Un féminicide a été commis dans la nuit du 3 au 4 juin 2026 à Laval, dans le quartier de Saint-Nicolas, en Mayenne. Selon Ouest France, une femme de 39 ans a été retrouvée sans vie dans son appartement. Son ex-compagnon, un homme de 32 ans, a reconnu devant les enquêteurs « avoir étranglé la victime ». Présumé innocent, il doit être présenté aujourd’hui à un magistrat, alors que le parquet du Mans, compétent pour les affaires criminelles, a déjà ouvert une information judiciaire.

Ce qu'il faut retenir

  • Une femme de 39 ans a été retrouvée morte dans son appartement à Laval (Mayenne), dans la nuit du 3 au 4 juin 2026.
  • Son ex-compagnon de 32 ans a reconnu devant les enquêteurs avoir « étranglé la victime ».
  • L’homme, présumé innocent, doit être présenté ce samedi 6 juin 2026 à un magistrat.
  • Le dossier a été transféré au parquet du Mans, compétent pour les affaires criminelles, qui a ouvert une information judiciaire.

Un féminicide dans le quartier de Saint-Nicolas à Laval

La découverte du corps de la victime a eu lieu dans la matinée du 4 juin 2026, dans un appartement situé dans le quartier de Saint-Nicolas, à Laval. Selon les premières constatations des enquêteurs, la femme présentait des traces de violence compatibles avec une strangulation. Les services de police judiciaire de la Mayenne se sont immédiatement saisis de l’affaire, avant de transmettre le dossier au parquet du Mans, plus à même de traiter les affaires criminelles.

Les enquêteurs ont rapidement identifié l’ex-compagnon de la victime comme principal suspect. Ce dernier, un homme de 32 ans, a été interpellé dans la journée du 4 juin et placé en garde à vue. Dès les premiers interrogatoires, il a reconnu les faits, selon les informations recueillies par Ouest France.

Une reconnaissance des faits sous le régime de la présomption d’innocence

Malgré la reconnaissance des faits par l’homme de 32 ans, celui-ci reste présumé innocent en vertu du droit français. Il doit être présenté ce samedi 6 juin 2026 devant un magistrat du parquet du Mans, qui décidera des suites à donner à l’affaire. Cette audience permettra notamment d’évaluer les éléments à charge et à décharge avant une éventuelle mise en examen.

Le dossier a été transmis au parquet du Mans en raison de la qualification criminelle des faits. Une information judiciaire a d’ores et déjà été ouverte, signe que l’enquête s’oriente vers une qualification en homicide volontaire. Les investigations se poursuivent pour établir l’ensemble des circonstances du drame, notamment le mobile et le déroulement exact des événements.

Et maintenant ?

L’audience prévue ce samedi 6 juin 2026 devant le magistrat du parquet du Mans sera déterminante pour la suite de l’enquête.

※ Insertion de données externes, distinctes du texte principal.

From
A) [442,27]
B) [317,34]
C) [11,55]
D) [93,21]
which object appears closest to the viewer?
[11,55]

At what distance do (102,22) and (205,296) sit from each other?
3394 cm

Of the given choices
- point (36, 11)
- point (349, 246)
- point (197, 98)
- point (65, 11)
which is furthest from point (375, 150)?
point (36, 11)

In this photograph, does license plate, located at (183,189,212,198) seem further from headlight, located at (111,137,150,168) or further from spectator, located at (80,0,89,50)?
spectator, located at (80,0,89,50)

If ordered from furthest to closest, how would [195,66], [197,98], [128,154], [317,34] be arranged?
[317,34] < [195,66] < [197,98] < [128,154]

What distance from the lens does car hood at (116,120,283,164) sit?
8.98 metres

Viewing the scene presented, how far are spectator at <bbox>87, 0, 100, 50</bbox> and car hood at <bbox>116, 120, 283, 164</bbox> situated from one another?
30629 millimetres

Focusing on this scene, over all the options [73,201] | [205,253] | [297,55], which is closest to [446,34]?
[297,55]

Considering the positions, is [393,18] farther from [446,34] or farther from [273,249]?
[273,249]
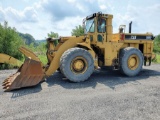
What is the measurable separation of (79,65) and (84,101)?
2.24 metres

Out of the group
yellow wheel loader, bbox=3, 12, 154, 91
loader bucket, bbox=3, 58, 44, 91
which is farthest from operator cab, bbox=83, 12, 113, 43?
loader bucket, bbox=3, 58, 44, 91

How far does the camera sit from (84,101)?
4.91 metres

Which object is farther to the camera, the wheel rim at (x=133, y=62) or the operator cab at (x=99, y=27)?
the wheel rim at (x=133, y=62)

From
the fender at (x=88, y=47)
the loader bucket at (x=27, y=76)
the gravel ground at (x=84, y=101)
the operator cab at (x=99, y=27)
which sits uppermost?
the operator cab at (x=99, y=27)

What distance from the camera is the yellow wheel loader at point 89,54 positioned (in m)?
6.20

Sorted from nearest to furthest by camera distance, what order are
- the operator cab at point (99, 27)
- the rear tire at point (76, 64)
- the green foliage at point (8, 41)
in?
the rear tire at point (76, 64) < the operator cab at point (99, 27) < the green foliage at point (8, 41)

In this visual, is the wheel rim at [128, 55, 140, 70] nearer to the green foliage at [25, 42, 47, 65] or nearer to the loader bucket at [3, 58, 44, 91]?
the loader bucket at [3, 58, 44, 91]

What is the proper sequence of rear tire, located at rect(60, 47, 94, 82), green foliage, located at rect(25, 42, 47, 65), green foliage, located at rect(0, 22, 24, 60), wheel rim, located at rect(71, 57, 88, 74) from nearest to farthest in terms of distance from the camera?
rear tire, located at rect(60, 47, 94, 82), wheel rim, located at rect(71, 57, 88, 74), green foliage, located at rect(0, 22, 24, 60), green foliage, located at rect(25, 42, 47, 65)

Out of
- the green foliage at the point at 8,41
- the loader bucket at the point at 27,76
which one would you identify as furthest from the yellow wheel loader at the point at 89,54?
the green foliage at the point at 8,41

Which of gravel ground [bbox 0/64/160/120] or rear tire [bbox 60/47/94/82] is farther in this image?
rear tire [bbox 60/47/94/82]

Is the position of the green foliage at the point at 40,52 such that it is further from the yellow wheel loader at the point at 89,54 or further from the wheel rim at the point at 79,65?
the wheel rim at the point at 79,65

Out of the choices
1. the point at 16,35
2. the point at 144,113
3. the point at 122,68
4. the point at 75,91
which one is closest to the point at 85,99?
the point at 75,91

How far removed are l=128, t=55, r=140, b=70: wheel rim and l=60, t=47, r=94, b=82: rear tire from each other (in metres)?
1.94

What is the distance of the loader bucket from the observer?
584cm
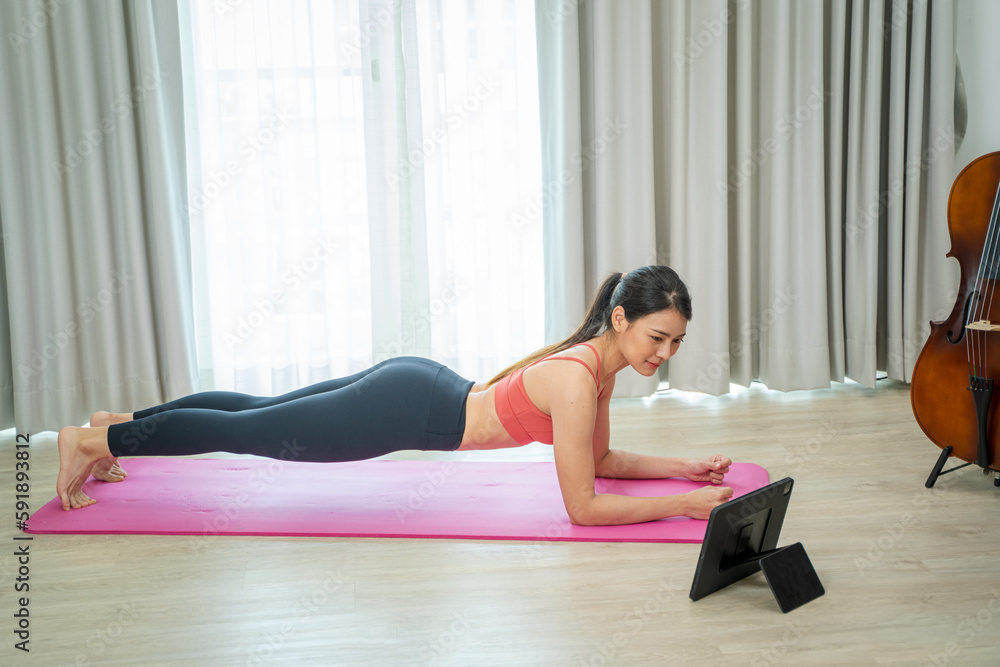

Si les éléments recueillis sont suffisants, une mise en examen pourrait être prononcée. Dans le cas contraire, l’homme pourrait être remis en liberté sous contrôle judiciaire ou placé sous d’autres mesures alternatives. L’information judiciaire, quant à elle, devrait se poursuivre sur plusieurs semaines, le temps pour le juge d’instruction de recueillir les témoignages et expertises nécessaires.

Ce drame rappelle l’ampleur des violences conjugales en France, où les féminicides restent malheureusement une réalité persistante. Selon les dernières statistiques disponibles, près de 120 femmes ont été victimes de féminicides en 2025, un chiffre qui suscite l’inquiétude des associations et des autorités. Les pouvoirs publics multiplient les dispositifs pour prévenir ces violences, mais leur efficacité reste à évaluer sur le terrain.

Les faits ont été qualifiés d’homicide volontaire par le parquet du Mans, en raison de la reconnaissance des faits par l’ex-compagnon de la victime, qui a reconnu l’avoir étranglée. Une information judiciaire a été ouverte pour homicide volontaire.